▶ Objectif: Recopiez fidèlement le passage du texte sur la cybersécurité qui commence par « Piratage, intrusions, usurpation » et se poursuit jusqu'à « PDG d’IBM Maroc. ».

Cyber sécurité: Besoin pressant de spécialistes

Piratage, intrusions, usurpation d’identité… les attaques de cybercriminels sont courantes en ligne. Les clients d’une banque de la place en ont récemment fait les frais, avec des prélèvements frauduleux sur leurs comptes bancaires. La sécurité en ligne revêt désormais un enjeu majeur. «A l’heure de la blockchain et des systèmes connectés, le rôle de l’expert Sécurité est central. Il est le garant de la pérennité des systèmes d’information. A la fois hacker et protecteur, il doit traquer les failles des systèmes et y pallier dans le respect de la réglementation, des normes et standards internationaux», souligne Aziz Daddane. «Le manque d’expertise dans cette spécialité critique est énorme», relève, pour sa part, Hassan Bahej, PDG d’IBM Maroc.
Les écoles, publiques et privées, commencent à se positionner sur cette spécialité. C’est le cas de l’ISGA, avec son master «cyberdéfense et sécurité de l’information». L’Ensias de Rabat compte une filière «sécurité des systèmes d’information». L’IGA Maarif, quant à elle, dispense une licence professionnelle en «sécurité des réseaux et systèmes d’information». D’autres établissements préparent cette spécialité. La nouvelle Ecole d’ingénierie digitale et d’IA de l’Université Euromed de Fès (UEMF) prévoit un diplôme d’ingénieur d’Etat en cybersécurité.

▶ Données fournies:
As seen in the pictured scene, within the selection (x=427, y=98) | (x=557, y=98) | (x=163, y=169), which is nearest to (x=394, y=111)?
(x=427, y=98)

▶ La solution:
Piratage, intrusions, usurpation d’identité… les attaques de cybercriminels sont courantes en ligne. Les clients d’une banque de la place en ont récemment fait les frais, avec des prélèvements frauduleux sur leurs comptes bancaires. La sécurité en ligne revêt désormais un enjeu majeur. «A l’heure de la blockchain et des systèmes connectés, le rôle de l’expert Sécurité est central. Il est le garant de la pérennité des systèmes d’information. A la fois hacker et protecteur, il doit traquer les failles des systèmes et y pallier dans le respect de la réglementation, des normes et standards internationaux», souligne Aziz Daddane. «Le manque d’expertise dans cette spécialité critique est énorme», relève, pour sa part, Hassan Bahej, PDG d’IBM Maroc.